“Wall,” says I, “I can’t advise you. I wouldn’t marry, if I thought it was a goin’ to kill ten or a dozen; and I wouldn’t marry anyway, unless I got a chance.”

“Chance!” says he haughtily. “Why, there haint a woman in the country but what would jump to have me; that is,” says he in a reasonable tone, “if they wasn’t too old to jump, or wasn’t disabled in some way, rheumatiz, or sunthin, or sprains. They all want me.”

“Why,” says I, tryin’ to chirk him up, and make him feel better, “I thought it was right the other way. I thought you had got the mitten more’n a dozen times. There was Polly Bamber”—

“Oh, well. Polly Bamber loved me to distraction. She tried to conceal it from me. She refused me, thinkin’ it would make me fiercer to marry her. But she got fooled. I only asked her three times. She was waitin’ for the fourth, and I spose she was as disapinted as a girl ever was. I was sorry for her; my heart fairly ached for her; but I had a man’s dignity to keep up, and I left her.”

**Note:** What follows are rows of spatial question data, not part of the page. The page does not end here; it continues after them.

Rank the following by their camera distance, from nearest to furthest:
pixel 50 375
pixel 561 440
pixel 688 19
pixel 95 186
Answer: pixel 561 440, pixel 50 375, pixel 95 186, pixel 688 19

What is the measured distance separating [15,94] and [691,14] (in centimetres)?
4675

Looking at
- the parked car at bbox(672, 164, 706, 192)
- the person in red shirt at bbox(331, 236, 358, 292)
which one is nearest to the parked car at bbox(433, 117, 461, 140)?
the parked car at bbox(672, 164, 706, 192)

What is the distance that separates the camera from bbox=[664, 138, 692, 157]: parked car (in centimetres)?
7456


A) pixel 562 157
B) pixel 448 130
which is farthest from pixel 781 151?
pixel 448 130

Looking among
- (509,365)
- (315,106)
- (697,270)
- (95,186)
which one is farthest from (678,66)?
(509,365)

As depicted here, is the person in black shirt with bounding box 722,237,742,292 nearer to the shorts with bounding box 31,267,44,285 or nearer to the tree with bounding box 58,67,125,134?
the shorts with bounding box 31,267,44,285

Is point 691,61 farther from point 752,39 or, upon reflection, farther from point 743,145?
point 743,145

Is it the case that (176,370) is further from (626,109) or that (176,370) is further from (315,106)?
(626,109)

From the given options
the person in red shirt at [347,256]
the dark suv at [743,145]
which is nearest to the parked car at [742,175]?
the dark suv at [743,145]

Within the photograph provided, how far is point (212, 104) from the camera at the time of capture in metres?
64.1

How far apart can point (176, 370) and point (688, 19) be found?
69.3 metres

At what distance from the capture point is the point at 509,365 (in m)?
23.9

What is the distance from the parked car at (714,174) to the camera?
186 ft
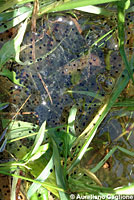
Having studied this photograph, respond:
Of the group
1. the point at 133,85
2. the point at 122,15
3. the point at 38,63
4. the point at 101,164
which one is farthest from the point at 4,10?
the point at 101,164

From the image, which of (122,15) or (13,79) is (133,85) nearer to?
(122,15)

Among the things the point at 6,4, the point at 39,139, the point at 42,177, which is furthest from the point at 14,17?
the point at 42,177

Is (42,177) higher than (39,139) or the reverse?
the reverse

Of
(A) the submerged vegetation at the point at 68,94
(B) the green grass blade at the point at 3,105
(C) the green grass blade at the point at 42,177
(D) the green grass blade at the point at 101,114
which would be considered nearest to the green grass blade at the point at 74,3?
(A) the submerged vegetation at the point at 68,94

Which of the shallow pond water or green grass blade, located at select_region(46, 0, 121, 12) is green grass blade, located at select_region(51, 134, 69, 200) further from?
green grass blade, located at select_region(46, 0, 121, 12)

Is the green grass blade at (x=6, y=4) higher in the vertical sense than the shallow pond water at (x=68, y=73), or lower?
higher

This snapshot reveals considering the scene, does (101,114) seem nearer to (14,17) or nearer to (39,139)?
(39,139)

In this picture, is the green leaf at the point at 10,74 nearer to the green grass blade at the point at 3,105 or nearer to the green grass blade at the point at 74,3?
the green grass blade at the point at 3,105

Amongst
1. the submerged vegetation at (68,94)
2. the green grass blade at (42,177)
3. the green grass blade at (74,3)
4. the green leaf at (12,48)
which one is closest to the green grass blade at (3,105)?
the submerged vegetation at (68,94)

“Wall, there was Betsey Gowdey.”

“Betsey would have had me in a minute, if it hadn’t been for influences that was brought to bear on her. She just as good as told me so. I s’pose she felt awfully to lose me; but she bore up under it better than I thought she would. I thought like as not she would break completely down under it.”

“Wall,” says I, tryin’ my best to chirk him up, “there was Mahala Grimshaw, and Martha Ann Snyder, and Jane Boden, and Serena Rumsey, and Serepta Mandagool.”

“Them girls was sorry enough, when it was too late. They lost me, every one of them girls did, by puttin’ on airs and pretendin’ not to want me. Pretendin’ to make fun of me, jest for an outside show. I see right through it. But I took ’em at their word, and when they said they wouldn’t have me, I jest left ’em, and paid no attention to what they suffered after I left. Sometimes I have thought that mebby I was too harsh with ’em, to punish ’em so; but I did it, and I’d do it agin if it was to do over. They no need to have been so deceitful. They might expect to suffer for it, and I am glad they did.”

“There was Nabby Ellis,” says I dreamily.